-
Notifications
You must be signed in to change notification settings - Fork 38
Description
Hi! Recently when I tried to benchmark torchcomms by iteratively launching NCCL kernels, I found the HBM usage is really high, and after several iterations OOM error popped out.
This phenomenon is very similar to the one in older version torch, because torch tries to ensure the tensor is not released until previous NCCL kernels finished. However, this feature considerably increases the HBM usage, and thus is disabled by setting TORCH_NCCL_AVOID_RECORD_STREAM=0 now.
Therefore, I think the reason torchcomms uses too much HBM is because TORCH_NCCL_AVOID_RECORD_STREAM hasn't been exposed to users yet.
Disabling this feature is quite critical, because torch has set it as default now, for the sake of reasonable HBM usage.
The following is my test snippet, and OOM took place at the last iteration:
for i in range(10):
output = torch.empty_like(input)
main_comm.all_to_all_single(output, input, async_op=False)

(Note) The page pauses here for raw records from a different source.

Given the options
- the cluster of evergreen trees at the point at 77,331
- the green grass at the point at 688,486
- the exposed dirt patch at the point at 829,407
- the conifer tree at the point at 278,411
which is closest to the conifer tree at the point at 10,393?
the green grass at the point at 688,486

When I add torch.cuda.synchronize() at the end of each iteration to ensure previous NCCL kernels all finished, the problem seems to be solved:
for i in range(10):
output = torch.empty_like(input)
main_comm.all_to_all_single(output, input, async_op=False)
torch.cuda.synchronize()
That's why I think it is probably related to TORCH_NCCL_AVOID_RECORD_STREAM.
Thank!